New York High Court Shields Banks from Certain Direct Actions by Debtors

On November 21, 2013, the New York Court of Appeals, in response to a certified question from the U.S. Circuit Court of Appeals for the Second Circuit, ended the long-running debate over whether a separate, private plenary right of action could be implied under New York Civil Practice Law and Rules (CPLR) Article 52, including §5222-a. In its decision in Cruz v. TD Bank, N.A., 2013, NY Slip Op 07762 (N.Y. Nov. 21, 2013), the Court ruled that such a private plenary right of action could not be implied under the statute – a decision that should also operate to deflect any class action suit attempts by enterprising attorneys or consumer and other public advocacy groups. The Court’s conclusions were based on the language and legislative intent of Article 52, especially when viewed in light of the variety of designated special proceedings available under Article 52 that could be used by a judgment debtor seeking redress.

As part of the overall judgment enforcement provisions in CPLR Article 52, CPLR §5222-a was enacted by the New York State Legislature in 2008 as part of the Exempt Income Protection Act (EIPA). The EIPA was passed for the laudable purpose of protecting judgment debtors, who are generally unrepresented, from the loss of their exempt income to creditors seeking to enforce judgments by proceeding against the debtors’ bank accounts. In furtherance of this objective, the EIPA amended certain existing statutes, restricting the scope of restraints that can be implemented against a bank account, and created a new procedure aimed at ensuring that judgment debtors are able to continue having access to their exempt funds.

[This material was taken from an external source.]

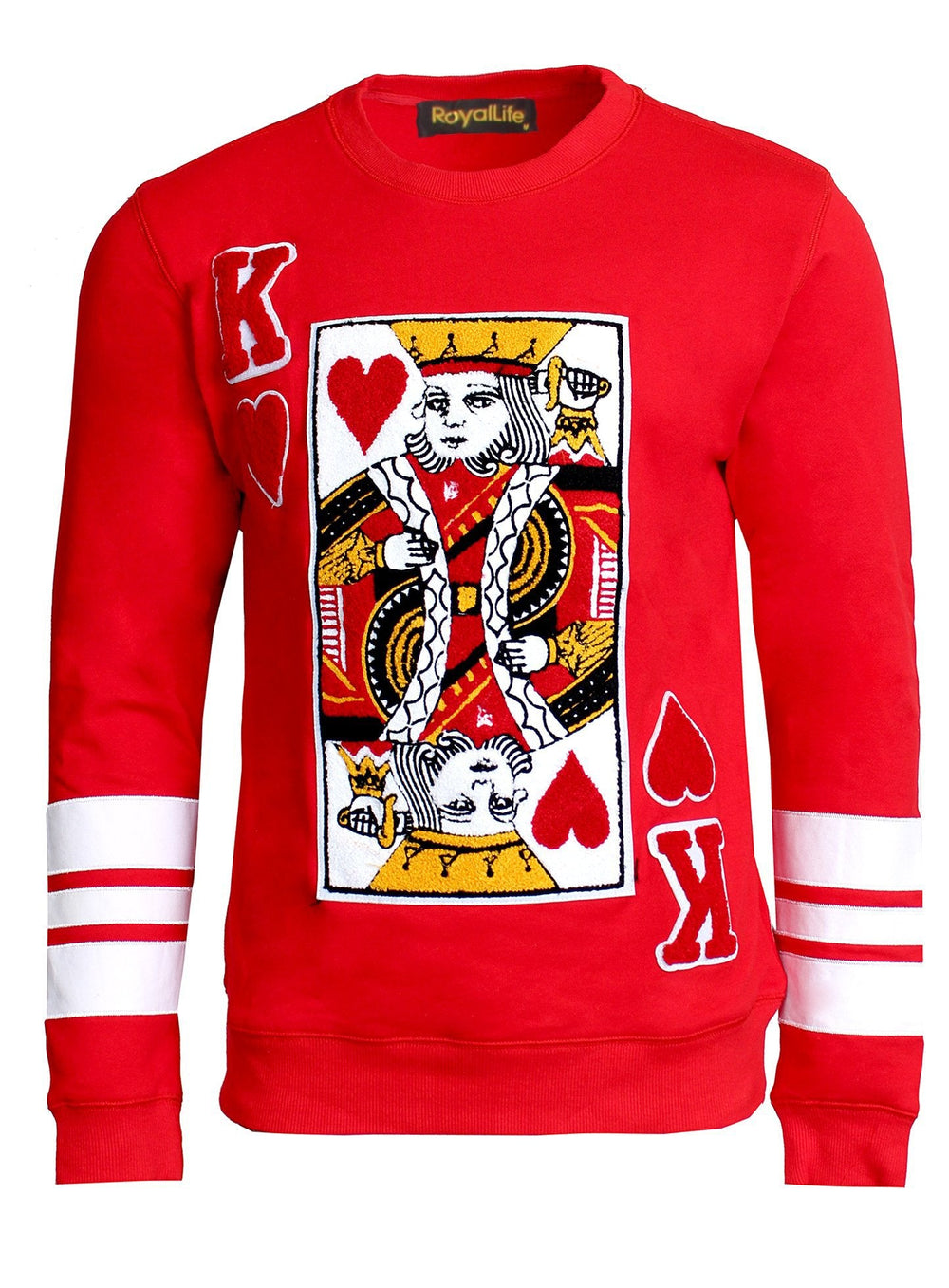 Royal Life King Sweater in red with king of hearts design – view 1 of 4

In addition to limiting the scope of a restraint, CPLR §5222-a places an affirmative duty on banks to do two things upon receipt of a restraining notice:

  • First, the bank must determine whether the judgment creditor has served the proper forms, consisting of two copies of the restraining notice, an exemption notice and two exemption claims forms. The restraint is void if the judgment creditor fails to provide these documents to the bank. In that event, the bank “shall not restrain the account,” nor can the bank charge fees associated with the restraint. 
  • Second, if the judgment creditor has served the bank with the proper forms, the bank must then serve the restraining notice, the exemption notice and two exemption claim forms on its judgment debtor depositor within two business days of receipt. The statute states, however, that “the inadvertent failure by a depository institution to provide the notice required … shall not give rise to liability on the part of the depository institution.” Plaintiffs had seized upon this provision in particular to argue that it therefore allowed by negative inference that a private, separate plenary action would be allowed for all other violations of Article 52 and especially §5222-a. 

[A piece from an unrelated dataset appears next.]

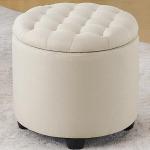Beige Modern Round Storage Ottoman with Lid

The two certified questions before the Court were whether:

  • The garnishee bank could be sued in a private separate plenary action by the aggrieved judgment debtor by reason of the bank’s failure to comply with the provisions of CPLR Article 52, including the EIPA
  • Damages and injunctive relief could only be sought exclusively through the various special proceedings set forth in CPLR Article 52, rather than through a separate plenary action.

In Cruz, the putative class action was filed in the U.S. District Court by judgment debtors whose bank accounts were restrained pursuant to CPLR Article 52. The judgment debtor plaintiffs alleged that the restraints were invalid because the bank failed to comply with CPLR §5222-a by, among other things, failing to provide the plaintiffs with copies of the judgment creditor’s restraining notices and the requisite exemption claim forms. The judgment debtors sought monetary damages from the bank as well as injunctive relief for the alleged violations.

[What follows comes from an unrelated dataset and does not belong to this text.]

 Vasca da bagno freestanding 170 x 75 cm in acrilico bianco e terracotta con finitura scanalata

Although the District Court ultimately agreed with the judgment debtors that the bank had indeed violated the EIPA, it nevertheless dismissed the suit by ruling that the statute could not be interpreted so as to allow for a private plenary right of action for monetary damages against a bank for violations of the EIPA. [The Court also correctly determined that the EIPA did not contain any express provisions granting a private right of action for monetary damages against a bank for violations of the statute. This issue was not appealed.] The District Court’s decision was promptly appealed to the U.S. Second Circuit Court of Appeals, which certified the question to the Court of Appeals for determination.

In Cruz, the New York Court of Appeals answered the question definitely by holding that a private right of action against banks cannot be implied from the EIPA. The Court’s well-reasoned decision was premised on its finding that the creation of such an implied private right of action would be wholly inconsistent with the legislative scheme, which it took great pains to analyze in its opinion. The Court further held that the statutory mechanisms for relief already in place under Article 52 were exclusive, and none sanctioned private causes of action, especially since other provisions of CPLR Article 52, such as CPLR 5239 and CPLR 5240, provide adequate relief to aggrieved judgment debtors for wrongful restraints and recovery of funds already transferred to the judgment creditor.